Tales los antecedentes autobiográficos de esta nueva novela de Mario Mendoza (Bogotá, 1964) situada, como  todas las suyas, en esta agresiva y fascinante Bogotá, sobre la cual siempre retorna, en patológica obsesión, y que ahora describe así: una ciudad impenetrable, humillante, cruel, déspota, que no permitía actitudes afectuosas ni bondadosas. Bogotá era una ciudad siempre en pie de guerra, dispuesta a la lucha, agresiva, militar (...). La prueba era que Bogotá lo había convertido en un muerto viviente que habitaba en una dimensión nebulosa e inexplicable. La ciudad lo había mutilado, lo había vaciado y ahora ya no sabía quién era él? (p. 213).

Porque Samuel Sotomayor, hijo único de una pareja de profesores de la Universidad Nacional, asesinados por la "Brigada Especial del Ejército" cuando solo tenía siete años, ha edificado su vida sobre la venganza de este crimen. Y al cumplirla el nudo fijo de su acción se deshace mostrándonos un poso de 'amargura y desidia' (p. 206). De honda depresión estéril, que inutiliza todo su proyecto vital. Y nos revela el crecimiento intuitivo y la capacidad transmutadora del autor.

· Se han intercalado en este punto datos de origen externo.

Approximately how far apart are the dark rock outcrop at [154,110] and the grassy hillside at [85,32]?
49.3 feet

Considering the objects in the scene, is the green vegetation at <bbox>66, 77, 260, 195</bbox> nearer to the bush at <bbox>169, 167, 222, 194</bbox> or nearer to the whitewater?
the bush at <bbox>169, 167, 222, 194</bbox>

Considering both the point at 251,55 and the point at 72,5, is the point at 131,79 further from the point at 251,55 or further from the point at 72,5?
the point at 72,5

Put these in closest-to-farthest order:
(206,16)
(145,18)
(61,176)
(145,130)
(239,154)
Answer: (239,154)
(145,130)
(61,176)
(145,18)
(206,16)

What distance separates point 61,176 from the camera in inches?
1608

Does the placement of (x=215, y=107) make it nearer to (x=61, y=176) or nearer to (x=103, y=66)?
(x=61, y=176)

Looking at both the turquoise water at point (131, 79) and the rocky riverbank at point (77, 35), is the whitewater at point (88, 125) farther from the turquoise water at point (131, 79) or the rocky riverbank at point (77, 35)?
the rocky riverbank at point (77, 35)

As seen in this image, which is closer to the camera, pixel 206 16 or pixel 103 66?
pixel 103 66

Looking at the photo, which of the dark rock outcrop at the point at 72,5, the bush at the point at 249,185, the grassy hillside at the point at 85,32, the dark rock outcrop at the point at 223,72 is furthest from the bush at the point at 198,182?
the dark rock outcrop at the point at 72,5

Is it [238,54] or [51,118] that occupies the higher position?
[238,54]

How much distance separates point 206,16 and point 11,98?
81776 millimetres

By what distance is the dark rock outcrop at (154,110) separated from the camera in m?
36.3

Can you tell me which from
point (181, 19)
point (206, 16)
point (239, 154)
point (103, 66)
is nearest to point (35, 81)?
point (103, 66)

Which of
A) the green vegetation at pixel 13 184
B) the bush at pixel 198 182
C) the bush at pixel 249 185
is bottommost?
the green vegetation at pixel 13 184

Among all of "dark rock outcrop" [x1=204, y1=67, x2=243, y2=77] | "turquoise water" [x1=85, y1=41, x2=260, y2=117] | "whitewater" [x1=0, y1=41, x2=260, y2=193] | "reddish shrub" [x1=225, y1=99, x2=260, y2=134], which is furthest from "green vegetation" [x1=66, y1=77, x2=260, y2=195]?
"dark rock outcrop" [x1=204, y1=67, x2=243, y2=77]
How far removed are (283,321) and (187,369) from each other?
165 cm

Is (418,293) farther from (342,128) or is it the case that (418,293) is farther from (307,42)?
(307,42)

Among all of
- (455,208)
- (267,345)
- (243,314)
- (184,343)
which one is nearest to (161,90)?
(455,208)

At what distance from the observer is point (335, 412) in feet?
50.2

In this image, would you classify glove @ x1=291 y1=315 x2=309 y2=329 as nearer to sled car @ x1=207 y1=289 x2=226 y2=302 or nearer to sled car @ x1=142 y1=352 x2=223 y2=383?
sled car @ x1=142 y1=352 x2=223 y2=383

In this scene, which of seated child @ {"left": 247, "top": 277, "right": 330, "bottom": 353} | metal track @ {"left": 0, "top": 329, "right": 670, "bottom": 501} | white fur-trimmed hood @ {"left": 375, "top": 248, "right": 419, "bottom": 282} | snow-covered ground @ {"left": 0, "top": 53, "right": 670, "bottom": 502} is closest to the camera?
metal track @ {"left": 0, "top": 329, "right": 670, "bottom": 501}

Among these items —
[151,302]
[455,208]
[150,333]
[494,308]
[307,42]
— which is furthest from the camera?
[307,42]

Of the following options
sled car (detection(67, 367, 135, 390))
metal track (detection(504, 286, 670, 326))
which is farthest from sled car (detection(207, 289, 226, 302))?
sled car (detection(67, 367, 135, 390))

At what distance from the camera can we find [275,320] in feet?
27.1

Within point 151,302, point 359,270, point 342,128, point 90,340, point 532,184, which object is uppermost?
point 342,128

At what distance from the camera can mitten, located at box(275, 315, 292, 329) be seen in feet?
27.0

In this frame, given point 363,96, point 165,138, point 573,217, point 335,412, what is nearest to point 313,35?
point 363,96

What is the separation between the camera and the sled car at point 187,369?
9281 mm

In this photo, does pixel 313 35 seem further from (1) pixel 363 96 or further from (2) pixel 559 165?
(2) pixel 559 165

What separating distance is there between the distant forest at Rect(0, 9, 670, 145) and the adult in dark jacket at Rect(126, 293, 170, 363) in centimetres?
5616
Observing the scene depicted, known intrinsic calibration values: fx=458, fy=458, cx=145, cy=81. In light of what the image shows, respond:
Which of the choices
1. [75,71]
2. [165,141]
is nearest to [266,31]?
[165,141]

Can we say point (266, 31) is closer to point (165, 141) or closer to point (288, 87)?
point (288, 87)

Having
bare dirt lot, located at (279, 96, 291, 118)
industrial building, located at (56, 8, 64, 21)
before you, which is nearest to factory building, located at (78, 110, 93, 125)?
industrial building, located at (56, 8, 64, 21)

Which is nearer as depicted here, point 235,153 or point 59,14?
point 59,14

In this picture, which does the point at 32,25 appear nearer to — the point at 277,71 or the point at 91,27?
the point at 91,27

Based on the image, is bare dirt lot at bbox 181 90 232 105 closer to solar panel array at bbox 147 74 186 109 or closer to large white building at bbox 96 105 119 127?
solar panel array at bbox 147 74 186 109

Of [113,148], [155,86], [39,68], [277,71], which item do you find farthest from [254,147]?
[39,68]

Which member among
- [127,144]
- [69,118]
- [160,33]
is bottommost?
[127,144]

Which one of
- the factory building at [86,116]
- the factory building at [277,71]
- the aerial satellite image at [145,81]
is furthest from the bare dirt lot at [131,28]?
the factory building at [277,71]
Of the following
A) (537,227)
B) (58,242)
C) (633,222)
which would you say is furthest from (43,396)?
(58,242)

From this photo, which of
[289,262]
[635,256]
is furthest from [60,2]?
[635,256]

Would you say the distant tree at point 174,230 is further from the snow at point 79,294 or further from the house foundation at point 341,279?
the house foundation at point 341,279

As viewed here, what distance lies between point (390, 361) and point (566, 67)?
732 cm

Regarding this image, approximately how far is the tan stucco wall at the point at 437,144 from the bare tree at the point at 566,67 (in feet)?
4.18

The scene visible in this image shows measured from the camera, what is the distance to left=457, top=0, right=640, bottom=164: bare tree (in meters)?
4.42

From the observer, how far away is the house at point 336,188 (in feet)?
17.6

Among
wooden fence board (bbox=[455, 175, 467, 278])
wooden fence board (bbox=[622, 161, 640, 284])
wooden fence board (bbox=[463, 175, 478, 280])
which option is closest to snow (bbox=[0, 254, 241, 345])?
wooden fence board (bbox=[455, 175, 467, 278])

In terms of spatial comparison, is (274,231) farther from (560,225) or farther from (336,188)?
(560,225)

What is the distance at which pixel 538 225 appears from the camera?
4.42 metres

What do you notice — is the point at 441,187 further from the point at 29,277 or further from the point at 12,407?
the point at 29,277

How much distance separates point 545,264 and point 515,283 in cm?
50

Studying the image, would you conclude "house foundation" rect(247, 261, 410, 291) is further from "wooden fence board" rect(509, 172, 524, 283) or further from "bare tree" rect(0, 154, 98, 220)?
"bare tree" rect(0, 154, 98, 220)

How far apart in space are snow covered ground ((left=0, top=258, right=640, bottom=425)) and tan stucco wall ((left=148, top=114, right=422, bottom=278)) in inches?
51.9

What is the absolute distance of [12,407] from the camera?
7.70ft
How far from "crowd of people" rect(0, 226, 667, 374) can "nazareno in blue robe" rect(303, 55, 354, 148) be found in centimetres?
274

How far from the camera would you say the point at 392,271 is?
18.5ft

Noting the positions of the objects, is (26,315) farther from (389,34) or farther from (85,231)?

Tal el caso, por cierto, de la venganza como motor de la acción, ya explícita en el episodio de María y el taxista violador en su polémica Satanás (2002) y ahora retomada como eje central de este recuento. Solo que la praxis guerrillera, en coordenadas urbanas, es cruzada por otros de sus temas recurrentes: el del doble, y el de esas personalidades que no son nunca una y la misma, sino flujos de energía que construyen y a la vez disuelven los rostros consabidos. Por ello, él será a la vez líder político y modesto profesor de literatura que incita a sus alumnos a la lectura de Julio Verne. Y una vez en la cárcel, condenado a 17 años, ágil karateka y a la vez recitador en inglés de los versos de Shakespeare.?

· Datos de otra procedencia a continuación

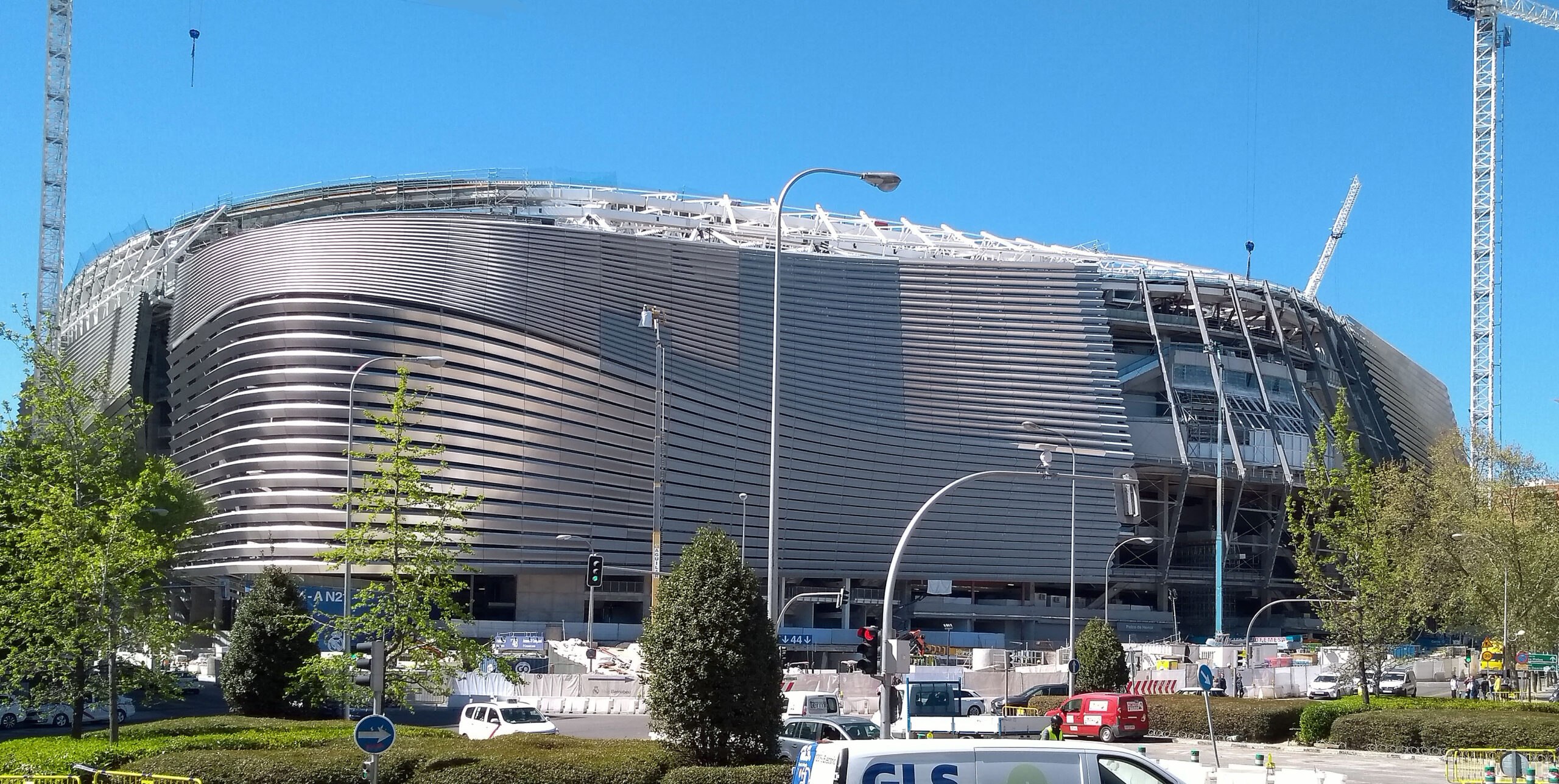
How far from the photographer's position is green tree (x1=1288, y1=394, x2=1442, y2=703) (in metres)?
45.9

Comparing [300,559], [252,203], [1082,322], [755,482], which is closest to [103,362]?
[252,203]

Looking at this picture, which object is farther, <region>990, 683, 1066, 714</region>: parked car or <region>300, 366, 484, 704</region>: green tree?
<region>990, 683, 1066, 714</region>: parked car

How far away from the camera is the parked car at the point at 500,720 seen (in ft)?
125

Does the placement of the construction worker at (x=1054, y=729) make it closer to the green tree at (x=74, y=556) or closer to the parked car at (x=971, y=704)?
the parked car at (x=971, y=704)

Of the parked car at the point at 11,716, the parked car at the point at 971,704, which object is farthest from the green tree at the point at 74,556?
the parked car at the point at 971,704

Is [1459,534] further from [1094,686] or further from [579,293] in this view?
[579,293]

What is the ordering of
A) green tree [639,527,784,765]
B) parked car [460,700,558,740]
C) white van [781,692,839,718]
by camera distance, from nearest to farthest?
green tree [639,527,784,765]
parked car [460,700,558,740]
white van [781,692,839,718]

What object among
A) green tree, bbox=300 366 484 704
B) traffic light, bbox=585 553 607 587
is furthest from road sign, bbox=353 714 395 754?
traffic light, bbox=585 553 607 587

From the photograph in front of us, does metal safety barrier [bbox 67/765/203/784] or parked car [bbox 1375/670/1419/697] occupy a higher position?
metal safety barrier [bbox 67/765/203/784]

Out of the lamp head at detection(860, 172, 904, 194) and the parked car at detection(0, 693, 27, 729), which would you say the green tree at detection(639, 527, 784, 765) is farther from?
the parked car at detection(0, 693, 27, 729)

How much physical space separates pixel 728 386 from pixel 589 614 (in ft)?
78.7

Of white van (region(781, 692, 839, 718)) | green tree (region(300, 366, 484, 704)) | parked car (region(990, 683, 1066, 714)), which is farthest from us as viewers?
parked car (region(990, 683, 1066, 714))

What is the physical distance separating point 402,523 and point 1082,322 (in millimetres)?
80545

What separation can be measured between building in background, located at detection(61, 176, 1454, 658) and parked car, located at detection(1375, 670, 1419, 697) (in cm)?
3046
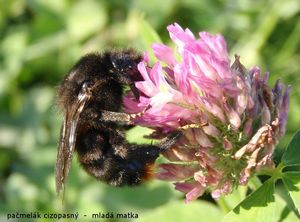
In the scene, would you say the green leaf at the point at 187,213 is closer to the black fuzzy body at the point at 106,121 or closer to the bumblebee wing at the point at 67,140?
the black fuzzy body at the point at 106,121

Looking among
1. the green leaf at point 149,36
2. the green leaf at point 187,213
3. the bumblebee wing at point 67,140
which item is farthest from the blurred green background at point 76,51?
the bumblebee wing at point 67,140

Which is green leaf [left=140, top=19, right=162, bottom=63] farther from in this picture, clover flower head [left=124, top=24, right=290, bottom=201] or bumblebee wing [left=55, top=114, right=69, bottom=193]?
bumblebee wing [left=55, top=114, right=69, bottom=193]

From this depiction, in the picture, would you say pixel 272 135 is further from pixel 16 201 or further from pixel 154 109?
pixel 16 201

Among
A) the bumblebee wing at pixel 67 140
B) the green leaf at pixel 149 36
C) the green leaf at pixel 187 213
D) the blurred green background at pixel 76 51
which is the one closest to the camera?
the bumblebee wing at pixel 67 140

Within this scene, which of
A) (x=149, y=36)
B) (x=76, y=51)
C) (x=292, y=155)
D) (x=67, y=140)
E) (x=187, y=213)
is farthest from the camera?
(x=76, y=51)

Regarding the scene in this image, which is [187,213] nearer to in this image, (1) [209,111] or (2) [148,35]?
(2) [148,35]

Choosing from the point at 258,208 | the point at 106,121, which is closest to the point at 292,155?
the point at 258,208

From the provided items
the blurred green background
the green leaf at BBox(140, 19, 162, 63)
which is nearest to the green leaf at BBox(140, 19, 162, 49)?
the green leaf at BBox(140, 19, 162, 63)
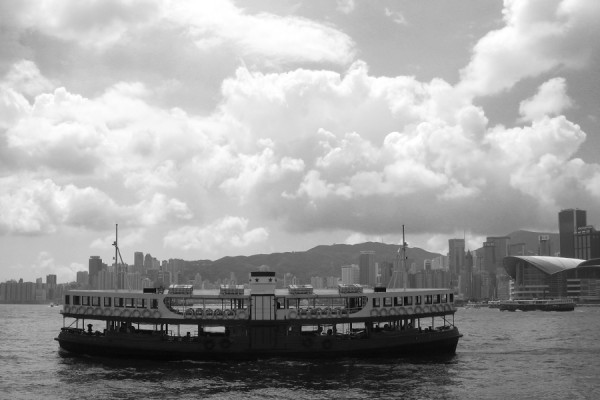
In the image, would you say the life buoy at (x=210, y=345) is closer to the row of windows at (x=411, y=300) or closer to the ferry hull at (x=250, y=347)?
the ferry hull at (x=250, y=347)

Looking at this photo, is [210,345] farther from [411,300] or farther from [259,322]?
[411,300]

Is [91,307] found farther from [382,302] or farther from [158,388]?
[382,302]

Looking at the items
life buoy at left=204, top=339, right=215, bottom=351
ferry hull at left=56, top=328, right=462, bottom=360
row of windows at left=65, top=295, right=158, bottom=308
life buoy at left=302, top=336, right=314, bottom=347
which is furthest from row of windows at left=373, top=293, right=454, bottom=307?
row of windows at left=65, top=295, right=158, bottom=308

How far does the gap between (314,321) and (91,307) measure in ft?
68.6

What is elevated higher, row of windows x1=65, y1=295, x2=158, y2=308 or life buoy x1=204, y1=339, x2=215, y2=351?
row of windows x1=65, y1=295, x2=158, y2=308

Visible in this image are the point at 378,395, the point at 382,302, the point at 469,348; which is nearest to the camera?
the point at 378,395

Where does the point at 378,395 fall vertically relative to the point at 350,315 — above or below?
below

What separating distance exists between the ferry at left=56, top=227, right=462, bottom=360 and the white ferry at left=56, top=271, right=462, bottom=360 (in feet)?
0.28

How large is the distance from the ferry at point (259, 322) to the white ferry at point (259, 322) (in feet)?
0.28

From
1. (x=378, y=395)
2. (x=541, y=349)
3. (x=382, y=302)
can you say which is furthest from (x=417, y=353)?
(x=541, y=349)

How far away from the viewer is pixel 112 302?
189 feet

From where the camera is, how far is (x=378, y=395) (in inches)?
1686

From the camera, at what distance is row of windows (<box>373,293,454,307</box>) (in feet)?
186

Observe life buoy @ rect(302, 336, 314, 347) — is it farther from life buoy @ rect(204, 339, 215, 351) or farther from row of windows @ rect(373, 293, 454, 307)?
life buoy @ rect(204, 339, 215, 351)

Igual su novia Constanza, enamorada en un momento dado del mismo detective del DAS que la torturaba, como en la célebre película El portero de noche, de Liliana Cavani, con el ex oficial nazi. El horror de camuflarse con el disfraz de la pasión, y los límites transgredidos son apenas otro punto de partida en la exploración de cuerpos y siquis imprevisibles, pero el mapa sensorial que el personaje traza de Bogotá nos recuerda que esta obra no solo es denuncia política o testimonio humano sobre la espiral letal que la venganza ejerce sobre quien la realiza, sino verdadera obra de arte. Ya sea en el realismo sucio de esas pensiones del sur, ya sea en esas postales minimalistas donde un hombre se funde con la ciudad en que vive o ya sea, finalmente, en la afirmación vital con que, de la mano de Eduardo Zalamea Borda y sus Cuatro años a bordo de mí mismo, Samuel dispersa, en la blancura enceguecedora del mar Caribe, las cenizas, no de sus padres reales, sino de los que ha adquirido en su calvario: don Ezequiel, en la cárcel, y doña Eunice, aparentemente libre. Pero el soberbio retrato de estos dos viejos, sobre todo de la segunda, es el que termina por dar a esta obra libertad auténtica, consistencia, plenitud y vuelo imaginativo, gracias a que su visión agónica del mundo, fiel a sí misma, ha encontrado por fin aquella veta que el poeta mencionaba: 'la leche de la bondad humana', que fluye incluso entre la injusticia, la degradación y el crimen.